**Directive A**
From the DirecTV forum thread, reproduce the passage starting with "I have heard" and going on through "case so far.".
**Directive B**
In the DirecTV forum thread, what did dbish say they used to sell?
**Directive C**
Pick up the DirecTV forum thread where it stops and keep writing from there.

**Excerpted passage**
+++
I really like your answers, let DirecTV think I have a commitment all they want. If it turns out I want to cancel because of the poor quality of OTA HD, the kinds folks here have given me all kinds of "workarounds". My credit card company is very good at handling disputes as well. 

Some other folks had suggested I could have just moved my card from my HDVR2 to the HR10-250 and just left it registered as a HDVR2 -- although they may have thought something was up once if I started adding the HD package to my programming.

Thanks!
--Wayne


----------



## dbish (Aug 30, 2004)

ebonovic said:


> So when are "phones" for home use going to come out so we can "record" our conversations with providers... they have no problem recording us for "training" and dispute purposes... as a consumer, i should be allowed to do the same... especially with the advent of digital phones and MP3... should be no problem to hook up a basephone to the computer and record the conversation... with the BEEP every few seconds.


Don't need the beep unless you live in a "2 party consent" state which Illinois is. Many states only require one party be aware the call is recorded and that party can be the person recording. In a 2 party state, ALL participants need to be notified. You can also notify them by just saying you are recording it or by beeping every 30 seconds.

I used to sell video and telephone recording systems to Police, Govt, and call centers so I know a little about the law regarding these recordings.


----------



## JTAnderson (Jun 6, 2000)

w00tDude said:


> Some other folks had suggested I could have just moved my card from my HDVR2 to the HR10-250 and just left it registered as a HDVR2 -- although they may have thought something was up once if I started adding the HD package to my programming.


I guess you could do that, but it wouldn't allow you to view any programming.


----------



## formulaben (Jan 27, 2003)

I used to be the biggest fan of DirecTV, especially after I got an HDVR2. But lately things seem to be going downhill, and in a hurry. I hate that I'll probably have to move to Comcast soon, but oh well...


----------



## Charles R (Nov 9, 2000)

When I activated my second HD TiVo DirecTV wouldn't offer any service credit so I said I didn't think I should be held to any type of commitment. They said fine and noted it on my account (it is still there). Now on several occasions they have thrown on a two-year commitment when they sent me new replacements (versus refurbs) and it took a few calls to get them taken off my account.

I have heard so many different stories (often the exact opposite) from CSRs that it isn't funny. All and all if you have a "decent case" it might take a few calls but eventually you'll find someone reasonable enough to work it out. At least this has been my case so far.


----------



## Billy66 (Dec 15, 2003)

w00tDude said:


> The CSR actually mentioned option #2 to me when I was complaining. It actually is my biggest concern, there may be a move to AK in my future and I didn't want to be stuck paying for something when I can't even get service. He assured me multiple times that they would not make me pay in that case.


You can still get DTV in AK. Actually the Anchorage locals are going up very soon if not already.
+++
**Raw records**
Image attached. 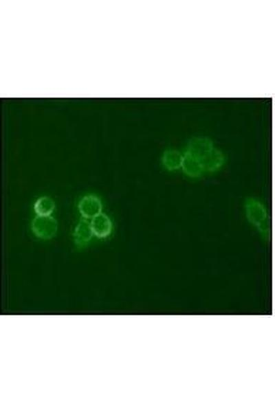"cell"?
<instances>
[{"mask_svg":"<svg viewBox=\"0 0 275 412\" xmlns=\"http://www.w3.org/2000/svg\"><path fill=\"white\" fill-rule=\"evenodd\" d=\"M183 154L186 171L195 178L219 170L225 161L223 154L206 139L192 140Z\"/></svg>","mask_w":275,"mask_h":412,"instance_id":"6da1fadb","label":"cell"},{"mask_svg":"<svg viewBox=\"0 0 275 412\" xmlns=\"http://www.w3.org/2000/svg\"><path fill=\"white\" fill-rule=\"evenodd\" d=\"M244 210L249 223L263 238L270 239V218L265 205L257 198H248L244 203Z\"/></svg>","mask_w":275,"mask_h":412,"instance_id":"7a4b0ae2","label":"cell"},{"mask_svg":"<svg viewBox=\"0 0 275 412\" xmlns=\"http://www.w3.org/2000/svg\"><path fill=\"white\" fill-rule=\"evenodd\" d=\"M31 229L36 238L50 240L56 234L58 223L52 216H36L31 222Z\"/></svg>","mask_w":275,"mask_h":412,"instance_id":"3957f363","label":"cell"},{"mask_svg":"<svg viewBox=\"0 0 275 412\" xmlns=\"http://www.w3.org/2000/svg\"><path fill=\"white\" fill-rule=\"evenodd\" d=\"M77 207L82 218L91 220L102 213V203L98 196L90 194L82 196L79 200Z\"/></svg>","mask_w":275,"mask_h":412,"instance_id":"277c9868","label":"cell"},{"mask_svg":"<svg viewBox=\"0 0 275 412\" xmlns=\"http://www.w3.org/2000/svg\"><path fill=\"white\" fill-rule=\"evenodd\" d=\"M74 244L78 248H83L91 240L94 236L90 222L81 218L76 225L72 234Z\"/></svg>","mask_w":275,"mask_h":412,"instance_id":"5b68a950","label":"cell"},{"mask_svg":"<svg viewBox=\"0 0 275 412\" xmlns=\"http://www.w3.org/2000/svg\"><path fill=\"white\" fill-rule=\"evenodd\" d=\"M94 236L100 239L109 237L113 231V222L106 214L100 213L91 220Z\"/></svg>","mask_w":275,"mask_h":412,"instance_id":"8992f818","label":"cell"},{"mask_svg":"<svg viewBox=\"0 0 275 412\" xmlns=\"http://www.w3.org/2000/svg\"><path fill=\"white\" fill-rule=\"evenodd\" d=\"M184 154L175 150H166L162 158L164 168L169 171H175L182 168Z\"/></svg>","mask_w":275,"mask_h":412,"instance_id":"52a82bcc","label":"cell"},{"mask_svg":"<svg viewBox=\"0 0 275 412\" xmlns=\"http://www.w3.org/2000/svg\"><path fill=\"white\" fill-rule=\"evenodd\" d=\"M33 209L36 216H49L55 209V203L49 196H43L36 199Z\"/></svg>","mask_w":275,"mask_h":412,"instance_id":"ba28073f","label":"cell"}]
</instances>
+++
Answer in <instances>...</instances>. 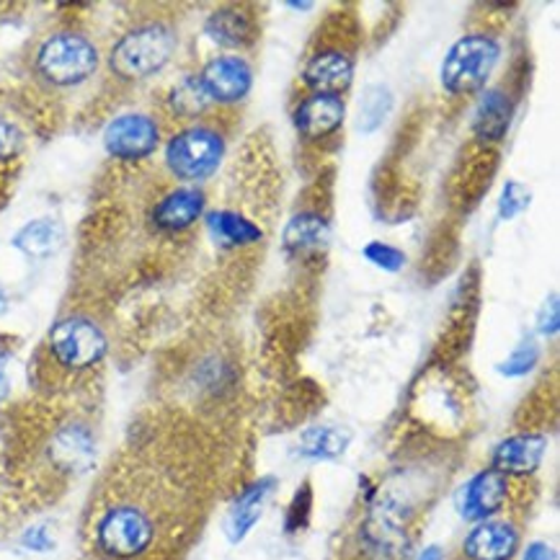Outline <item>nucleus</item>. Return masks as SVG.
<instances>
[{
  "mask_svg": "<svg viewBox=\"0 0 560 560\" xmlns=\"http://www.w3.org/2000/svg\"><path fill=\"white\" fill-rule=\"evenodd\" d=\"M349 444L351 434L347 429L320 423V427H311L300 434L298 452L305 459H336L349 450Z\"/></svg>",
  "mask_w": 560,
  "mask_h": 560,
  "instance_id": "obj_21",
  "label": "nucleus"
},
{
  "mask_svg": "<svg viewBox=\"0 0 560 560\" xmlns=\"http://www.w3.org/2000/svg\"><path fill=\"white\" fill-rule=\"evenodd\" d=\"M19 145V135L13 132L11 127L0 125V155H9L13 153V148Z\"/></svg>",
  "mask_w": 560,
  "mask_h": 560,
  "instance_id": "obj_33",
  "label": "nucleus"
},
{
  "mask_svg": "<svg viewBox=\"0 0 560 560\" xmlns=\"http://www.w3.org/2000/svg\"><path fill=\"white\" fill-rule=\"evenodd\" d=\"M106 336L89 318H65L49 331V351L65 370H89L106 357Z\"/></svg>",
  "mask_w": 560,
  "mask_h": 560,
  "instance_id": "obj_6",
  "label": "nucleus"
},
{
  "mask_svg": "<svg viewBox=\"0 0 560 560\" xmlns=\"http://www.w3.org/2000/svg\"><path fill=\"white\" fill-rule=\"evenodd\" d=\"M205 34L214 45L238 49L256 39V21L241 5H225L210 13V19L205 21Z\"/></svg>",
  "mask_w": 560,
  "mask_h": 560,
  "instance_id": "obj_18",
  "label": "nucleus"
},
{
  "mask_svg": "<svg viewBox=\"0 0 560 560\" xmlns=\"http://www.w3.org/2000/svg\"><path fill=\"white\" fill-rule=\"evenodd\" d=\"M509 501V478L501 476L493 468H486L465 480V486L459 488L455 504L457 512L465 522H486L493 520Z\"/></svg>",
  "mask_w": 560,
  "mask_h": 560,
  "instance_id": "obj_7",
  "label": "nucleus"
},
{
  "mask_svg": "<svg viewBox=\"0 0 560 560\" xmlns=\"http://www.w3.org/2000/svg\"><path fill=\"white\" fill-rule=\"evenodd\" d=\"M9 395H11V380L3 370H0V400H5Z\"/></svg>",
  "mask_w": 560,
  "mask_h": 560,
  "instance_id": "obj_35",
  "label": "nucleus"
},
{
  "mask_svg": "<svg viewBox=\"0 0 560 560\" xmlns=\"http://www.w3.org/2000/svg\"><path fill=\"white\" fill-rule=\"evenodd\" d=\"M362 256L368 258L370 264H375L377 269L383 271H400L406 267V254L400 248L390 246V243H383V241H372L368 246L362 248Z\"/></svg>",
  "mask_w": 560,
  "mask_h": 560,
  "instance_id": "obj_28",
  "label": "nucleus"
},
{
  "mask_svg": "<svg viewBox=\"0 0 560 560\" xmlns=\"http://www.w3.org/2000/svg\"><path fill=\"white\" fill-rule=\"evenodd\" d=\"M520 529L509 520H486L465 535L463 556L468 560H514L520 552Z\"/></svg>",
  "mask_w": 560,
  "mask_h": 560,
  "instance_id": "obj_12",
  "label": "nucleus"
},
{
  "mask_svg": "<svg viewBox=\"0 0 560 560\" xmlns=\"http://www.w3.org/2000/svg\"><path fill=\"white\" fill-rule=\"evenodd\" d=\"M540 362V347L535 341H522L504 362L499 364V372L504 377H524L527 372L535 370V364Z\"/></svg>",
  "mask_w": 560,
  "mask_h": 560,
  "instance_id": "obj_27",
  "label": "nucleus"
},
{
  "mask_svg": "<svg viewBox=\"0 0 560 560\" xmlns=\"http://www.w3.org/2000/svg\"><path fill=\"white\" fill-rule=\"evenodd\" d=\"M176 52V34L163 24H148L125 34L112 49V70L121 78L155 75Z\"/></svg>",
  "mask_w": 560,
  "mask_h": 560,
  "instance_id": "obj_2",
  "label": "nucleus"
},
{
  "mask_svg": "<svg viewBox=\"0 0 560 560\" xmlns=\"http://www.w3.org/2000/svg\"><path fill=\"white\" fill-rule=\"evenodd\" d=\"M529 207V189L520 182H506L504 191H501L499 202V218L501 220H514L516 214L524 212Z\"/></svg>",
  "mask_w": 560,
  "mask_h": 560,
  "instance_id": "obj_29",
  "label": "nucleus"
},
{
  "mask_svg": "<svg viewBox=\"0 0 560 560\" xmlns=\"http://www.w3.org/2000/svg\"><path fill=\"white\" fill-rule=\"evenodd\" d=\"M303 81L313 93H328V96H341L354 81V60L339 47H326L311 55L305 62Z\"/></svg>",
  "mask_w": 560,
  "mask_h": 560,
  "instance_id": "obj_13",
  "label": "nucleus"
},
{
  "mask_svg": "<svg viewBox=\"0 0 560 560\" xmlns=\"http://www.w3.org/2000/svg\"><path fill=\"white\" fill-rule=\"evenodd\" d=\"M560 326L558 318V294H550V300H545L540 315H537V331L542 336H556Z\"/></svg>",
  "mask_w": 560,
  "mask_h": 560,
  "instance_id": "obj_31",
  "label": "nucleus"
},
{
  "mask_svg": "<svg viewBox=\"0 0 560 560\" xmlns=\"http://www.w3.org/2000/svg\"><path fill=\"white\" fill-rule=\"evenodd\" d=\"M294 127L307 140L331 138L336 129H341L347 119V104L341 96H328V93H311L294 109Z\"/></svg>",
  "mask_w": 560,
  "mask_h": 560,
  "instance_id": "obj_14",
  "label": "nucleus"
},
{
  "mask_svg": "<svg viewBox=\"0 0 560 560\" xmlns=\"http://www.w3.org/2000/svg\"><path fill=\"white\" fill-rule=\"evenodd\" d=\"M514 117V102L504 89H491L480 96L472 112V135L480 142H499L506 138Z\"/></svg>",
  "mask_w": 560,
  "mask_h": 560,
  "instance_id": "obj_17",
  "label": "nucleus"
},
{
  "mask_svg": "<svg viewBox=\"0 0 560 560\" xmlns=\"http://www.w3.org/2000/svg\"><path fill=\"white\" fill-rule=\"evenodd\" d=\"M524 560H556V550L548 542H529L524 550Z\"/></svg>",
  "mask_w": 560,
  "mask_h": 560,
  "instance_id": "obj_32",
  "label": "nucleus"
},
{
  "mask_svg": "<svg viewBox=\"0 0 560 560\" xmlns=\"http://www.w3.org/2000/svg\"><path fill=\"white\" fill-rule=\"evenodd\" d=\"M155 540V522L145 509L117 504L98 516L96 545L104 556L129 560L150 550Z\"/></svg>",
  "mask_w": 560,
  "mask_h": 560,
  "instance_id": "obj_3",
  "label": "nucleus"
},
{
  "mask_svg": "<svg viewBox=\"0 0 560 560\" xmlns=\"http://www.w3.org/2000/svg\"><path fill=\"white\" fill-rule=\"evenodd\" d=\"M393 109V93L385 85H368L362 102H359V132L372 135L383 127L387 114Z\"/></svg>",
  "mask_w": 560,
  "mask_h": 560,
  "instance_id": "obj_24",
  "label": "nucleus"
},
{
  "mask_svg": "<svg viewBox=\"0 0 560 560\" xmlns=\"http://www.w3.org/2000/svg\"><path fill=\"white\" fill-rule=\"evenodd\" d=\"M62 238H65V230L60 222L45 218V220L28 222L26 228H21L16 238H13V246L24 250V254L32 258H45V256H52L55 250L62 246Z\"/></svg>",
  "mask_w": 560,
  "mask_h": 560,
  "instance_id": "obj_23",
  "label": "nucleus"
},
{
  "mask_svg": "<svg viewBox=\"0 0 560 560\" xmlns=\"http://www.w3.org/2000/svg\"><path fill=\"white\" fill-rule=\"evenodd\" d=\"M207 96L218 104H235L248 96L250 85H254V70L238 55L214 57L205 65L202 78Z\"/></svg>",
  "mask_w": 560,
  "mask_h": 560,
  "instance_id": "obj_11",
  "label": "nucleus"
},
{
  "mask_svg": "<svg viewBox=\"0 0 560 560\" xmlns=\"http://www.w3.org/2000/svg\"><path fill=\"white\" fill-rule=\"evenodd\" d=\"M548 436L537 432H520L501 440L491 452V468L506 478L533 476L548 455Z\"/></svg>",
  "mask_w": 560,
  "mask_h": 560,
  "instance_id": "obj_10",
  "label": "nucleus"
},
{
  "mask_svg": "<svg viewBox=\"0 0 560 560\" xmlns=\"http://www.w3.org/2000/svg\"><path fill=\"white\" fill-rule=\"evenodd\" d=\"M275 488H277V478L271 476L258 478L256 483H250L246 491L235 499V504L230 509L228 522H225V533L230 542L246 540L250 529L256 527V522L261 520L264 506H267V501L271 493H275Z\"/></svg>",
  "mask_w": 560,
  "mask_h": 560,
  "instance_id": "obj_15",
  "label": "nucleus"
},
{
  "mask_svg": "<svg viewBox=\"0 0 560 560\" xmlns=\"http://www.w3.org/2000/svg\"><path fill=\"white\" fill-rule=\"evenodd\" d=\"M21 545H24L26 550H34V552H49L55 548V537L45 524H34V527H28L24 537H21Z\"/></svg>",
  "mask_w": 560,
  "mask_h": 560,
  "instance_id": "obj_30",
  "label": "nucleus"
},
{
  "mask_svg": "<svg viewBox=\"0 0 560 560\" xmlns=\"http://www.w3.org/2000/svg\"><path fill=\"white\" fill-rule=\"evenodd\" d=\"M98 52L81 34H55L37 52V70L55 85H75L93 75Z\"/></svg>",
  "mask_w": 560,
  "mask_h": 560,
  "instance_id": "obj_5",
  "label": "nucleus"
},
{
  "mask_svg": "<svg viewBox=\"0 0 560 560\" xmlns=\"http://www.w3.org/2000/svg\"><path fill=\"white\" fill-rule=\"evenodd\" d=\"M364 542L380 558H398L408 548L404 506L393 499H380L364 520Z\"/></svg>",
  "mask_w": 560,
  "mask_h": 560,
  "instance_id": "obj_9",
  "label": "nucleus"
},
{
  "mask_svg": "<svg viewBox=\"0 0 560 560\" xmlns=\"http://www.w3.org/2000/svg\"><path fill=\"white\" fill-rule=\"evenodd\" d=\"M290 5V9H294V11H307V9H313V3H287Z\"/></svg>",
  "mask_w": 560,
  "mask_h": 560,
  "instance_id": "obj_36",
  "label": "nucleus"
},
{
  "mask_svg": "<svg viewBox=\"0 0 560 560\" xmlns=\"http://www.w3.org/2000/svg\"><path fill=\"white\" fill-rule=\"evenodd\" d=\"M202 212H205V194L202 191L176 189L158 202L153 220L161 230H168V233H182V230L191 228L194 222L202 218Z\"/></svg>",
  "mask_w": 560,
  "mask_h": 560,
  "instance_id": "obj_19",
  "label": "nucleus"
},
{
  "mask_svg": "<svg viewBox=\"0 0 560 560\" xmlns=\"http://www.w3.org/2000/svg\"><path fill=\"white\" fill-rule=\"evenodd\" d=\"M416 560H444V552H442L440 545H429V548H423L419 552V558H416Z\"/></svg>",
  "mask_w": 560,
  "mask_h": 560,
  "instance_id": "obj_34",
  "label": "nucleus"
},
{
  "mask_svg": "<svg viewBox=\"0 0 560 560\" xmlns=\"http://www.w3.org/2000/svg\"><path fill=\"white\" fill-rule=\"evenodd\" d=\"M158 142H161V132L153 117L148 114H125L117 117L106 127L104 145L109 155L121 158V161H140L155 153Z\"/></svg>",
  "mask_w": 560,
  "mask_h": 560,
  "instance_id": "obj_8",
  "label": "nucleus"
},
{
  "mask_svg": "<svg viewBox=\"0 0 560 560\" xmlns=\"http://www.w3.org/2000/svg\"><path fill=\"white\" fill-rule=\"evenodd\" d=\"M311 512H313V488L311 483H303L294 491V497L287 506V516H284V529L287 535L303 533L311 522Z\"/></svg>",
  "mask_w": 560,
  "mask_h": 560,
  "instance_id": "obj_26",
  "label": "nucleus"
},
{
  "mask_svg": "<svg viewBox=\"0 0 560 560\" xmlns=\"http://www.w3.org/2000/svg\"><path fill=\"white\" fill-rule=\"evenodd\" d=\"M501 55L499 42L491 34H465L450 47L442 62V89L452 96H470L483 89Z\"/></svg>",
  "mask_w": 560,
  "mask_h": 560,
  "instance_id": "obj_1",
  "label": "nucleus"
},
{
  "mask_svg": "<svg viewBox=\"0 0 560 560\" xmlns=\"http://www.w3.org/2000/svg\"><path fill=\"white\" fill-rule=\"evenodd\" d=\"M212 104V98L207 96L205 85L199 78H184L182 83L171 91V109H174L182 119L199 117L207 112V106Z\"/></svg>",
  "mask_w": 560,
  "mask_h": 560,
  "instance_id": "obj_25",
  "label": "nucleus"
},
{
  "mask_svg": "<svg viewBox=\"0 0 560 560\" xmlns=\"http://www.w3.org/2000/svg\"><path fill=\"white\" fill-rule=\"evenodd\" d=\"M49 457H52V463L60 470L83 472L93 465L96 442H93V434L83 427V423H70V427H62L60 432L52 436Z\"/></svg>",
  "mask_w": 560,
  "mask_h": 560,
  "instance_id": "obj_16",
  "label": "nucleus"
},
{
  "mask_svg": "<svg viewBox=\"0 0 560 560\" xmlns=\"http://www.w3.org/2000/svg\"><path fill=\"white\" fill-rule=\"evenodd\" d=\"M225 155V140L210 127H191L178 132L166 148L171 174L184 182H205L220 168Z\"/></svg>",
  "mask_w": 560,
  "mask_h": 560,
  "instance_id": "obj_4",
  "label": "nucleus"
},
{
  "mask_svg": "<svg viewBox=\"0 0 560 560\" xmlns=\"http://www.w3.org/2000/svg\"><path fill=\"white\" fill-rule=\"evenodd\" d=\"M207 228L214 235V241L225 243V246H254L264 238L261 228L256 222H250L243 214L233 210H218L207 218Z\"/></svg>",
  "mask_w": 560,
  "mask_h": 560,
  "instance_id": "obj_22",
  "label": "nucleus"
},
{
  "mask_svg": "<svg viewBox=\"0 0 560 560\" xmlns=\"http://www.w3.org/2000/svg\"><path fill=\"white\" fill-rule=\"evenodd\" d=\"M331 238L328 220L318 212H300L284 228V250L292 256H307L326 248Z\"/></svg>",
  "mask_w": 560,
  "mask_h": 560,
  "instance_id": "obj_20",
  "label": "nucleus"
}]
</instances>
+++
**Expected answer A**
I have heard so many different stories (often the exact opposite) from CSRs that it isn't funny. All and all if you have a "decent case" it might take a few calls but eventually you'll find someone reasonable enough to work it out. At least this has been my case so far.

**Expected answer B**
Video and telephone recording systems to police, government agencies, and call centers.

**Expected answer C**
----------



## dswallow (Dec 3, 2000)

Billy66 said:


> You can still get DTV in AK. Actually the Anchorage locals are going up very soon if not already.


http://phx.corporate-ir.net/phoenix.zhtml?c=127160&p=irol-newsArticle&ID=794252&highlight=

DIRECTV Now Offers Local Channels in Alaska; Local Stations in Juneau, Anchorage and Fairbanks Roll Out Today

EL SEGUNDO, Calif.--(BUSINESS WIRE)--Dec. 8, 2005--DIRECTV customers in Alaska now have access to their local news, weather, sports and prime-time network programming -- all in digital-quality picture and sound -- as DIRECTV rolls out local broadcast stations in Anchorage, Juneau and Fairbanks, Alaska today.

With the launch of local channels in Alaska and three other markets later this month, DIRECTV will offer local channels in 142 markets, representing more than 93 percent of U.S. TV households.

"Today's announcement by DIRECTV is great news for Alaskans. DIRECTV has delivered local channels to our state, so that Alaskans now have access to the same level of television service that most customers in the lower 48 states enjoy," said Senator Ted Stevens (R-Alaska). "Local television programming provides important information and entertainment to Alaskans, who will now be able to receive this programming via satellite in our state's three major cities."

"Customers in Alaska who have had few options for the reception of local programming now have the ability to watch their favorite local news and entertainment programming in digital-quality picture and sound via DIRECTV," said Dan Fawcett, executive vice president, Programming Acquisition, DIRECTV, Inc. "New satellites and advances in technology have enabled us to provide most viewers in Alaska with a complete lineup of DIRECTV(R) programming for the first time."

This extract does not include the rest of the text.